堤防のそばに車を停め、砂浜へと降りた。朧げな記憶を頼りに訪れた場所は、そのままの姿でジャンホを出迎えた。革靴の底で潰された砂が、踏みしめるたびじゃりじゃりと鳴った。打ち寄せられた波の形に集まった貝殻の中に、丸くなった硝子が混じっていた。雲ひとつない空をそのまま映し、同じ色をした海は凪いでいる。波の音も、磯の匂いも、こんなにも耳をうち、鼻に残っただろうか。二つ並べたグラスに、焼酎を注ぐ。道中買った大きな氷がからんと音を立て、グラスの中で回った。波打際で犬の散歩をしている人が見える。はしゃぐ犬がつけた小さな足跡の隣に、飼い主のものが並ぶ。潮が満ちていくまでの束の間。

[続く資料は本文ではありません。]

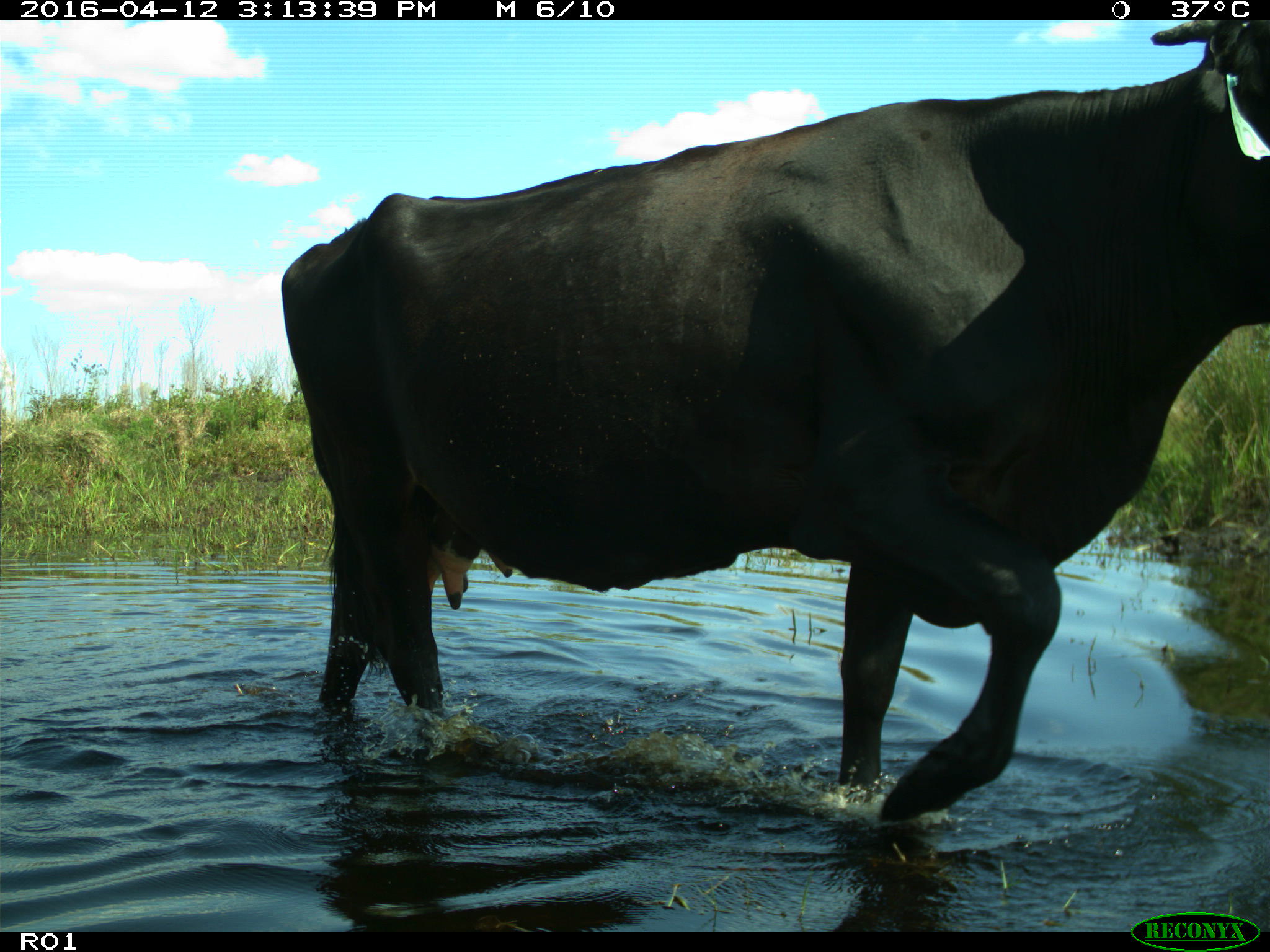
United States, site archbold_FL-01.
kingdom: Animalia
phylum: Chordata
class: Mammalia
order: Artiodactyla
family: Bovidae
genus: Bos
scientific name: Bos taurus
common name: domestic cow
Bos taurus (domestic cow).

兄貴がいなくなって、もう十年以上経つ。ハンバーガー店で、バーで、車の運転中にも、兄貴がふっと浮かんでは消えていく。その頻度も少し、落ちたのかもしれない。少なくとも、痛みを伴うことは減った。
——この店の中で誰が一番惨めだ?
真昼のハンバーガーショップで、兄貴は言った。ジャンホは自分のことばかりで、不貞腐れ、兄貴の顔すらろくに見られなかった。だから、兄貴がどんな顔をしていたのか、思い出せない。ジャンホが思い出すのは、ジャンホの額を弾いたり思案に耽るたびに組み替えられる長い指だとか、ジャンホをみとめて弧を描く目尻だとか、格好をつけていてもジャンホの馬鹿に思わず鼻からぬける煙草のけむりだとか。

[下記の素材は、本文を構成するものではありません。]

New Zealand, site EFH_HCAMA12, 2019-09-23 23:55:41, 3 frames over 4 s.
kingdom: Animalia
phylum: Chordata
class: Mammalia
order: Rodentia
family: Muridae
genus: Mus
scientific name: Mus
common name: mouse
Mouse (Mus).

ジャンホは兄貴のことを惨めだなんて露ほども思わないけれど、兄貴の身の上にあったことに想像を巡らせられるようになった。本人の口から聞くことは叶わなかったけれど。
チャンスの庇護下にあったジャンホが知っていたのはやくざのほんの上澄で、チャンス自身が潜り抜けたものとは違うのだろうとも思う。ジャンホが元の世界に戻れるように、何もわからず足を踏み入れたジャンホが両足とも沼に落ちないようにと、兄貴が手を尽くしてくれていたのは想像に難くない。
もうどこにもいないということは受け入れたけれど、あの日に戻れたらやっぱり走って会いに行く。ジャンホが加勢すればどうだっただろう。少なくとも致命傷は負わせなかった。すぐに傷を診せ、回復したら焼酎で乾杯する。

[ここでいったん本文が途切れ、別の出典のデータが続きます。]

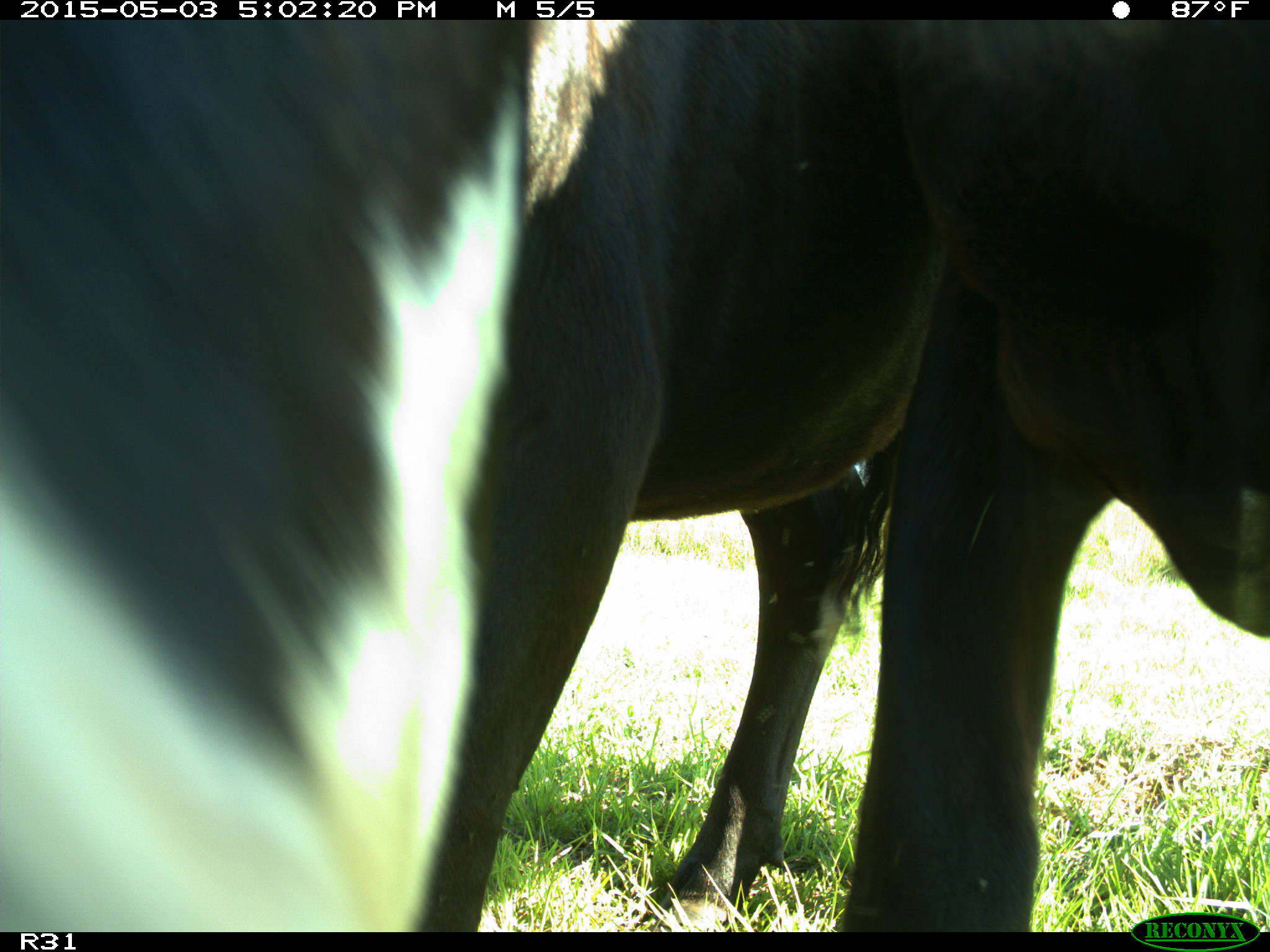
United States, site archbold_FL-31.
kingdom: Animalia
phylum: Chordata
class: Mammalia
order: Artiodactyla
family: Bovidae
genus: Bos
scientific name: Bos taurus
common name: domestic cow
Bos taurus (domestic cow).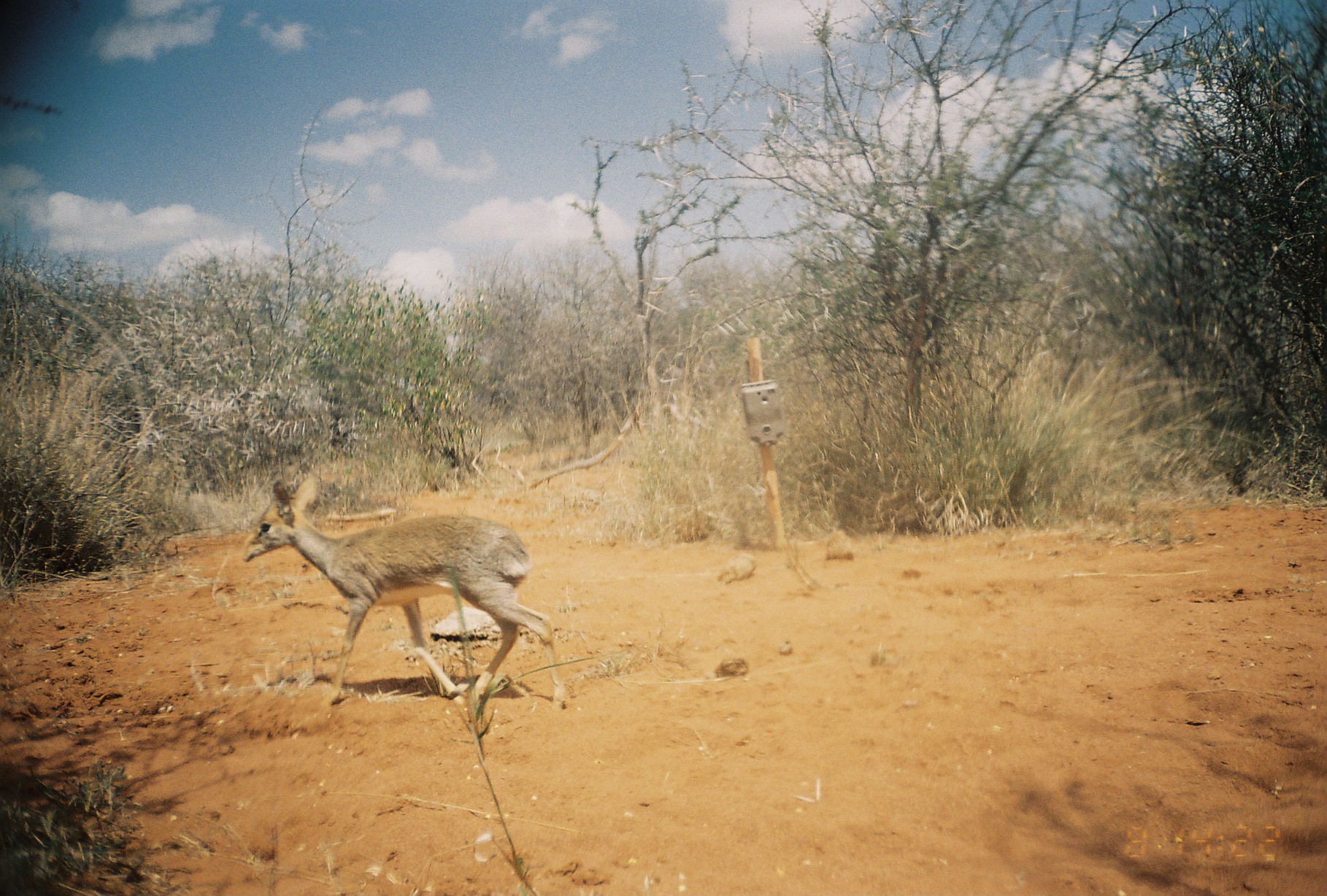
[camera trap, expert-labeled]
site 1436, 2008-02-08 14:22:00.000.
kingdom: Animalia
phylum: Chordata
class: Mammalia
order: Artiodactyla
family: Bovidae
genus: Madoqua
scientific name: Madoqua guentheri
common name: günther's dik-dik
Madoqua guentheri (günther's dik-dik), count 1.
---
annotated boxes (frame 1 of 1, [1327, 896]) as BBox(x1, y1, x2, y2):
madoqua guentheri: BBox(242, 473, 565, 710)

やり直したいという後悔を、時々取り出して無力感に向き合う。兄貴は望まないだろうけど、同い年になったくらいではやめない。ジャンホのものだから。
——人間らしく生きろ。絶対、俺みたいになるな
一目だけでも、また会えたらいいのに。兄貴がいなくても、ジャンホはまっとうに生きている。人間らしく。兄貴のように。
茜色の空が藍へと変わり始める。ひたひたと足元まで潮が満ちている。そろそろ立ち上がらないと。ジャンホの頭上に広がる空の中で、金星が一際明るく輝いていた。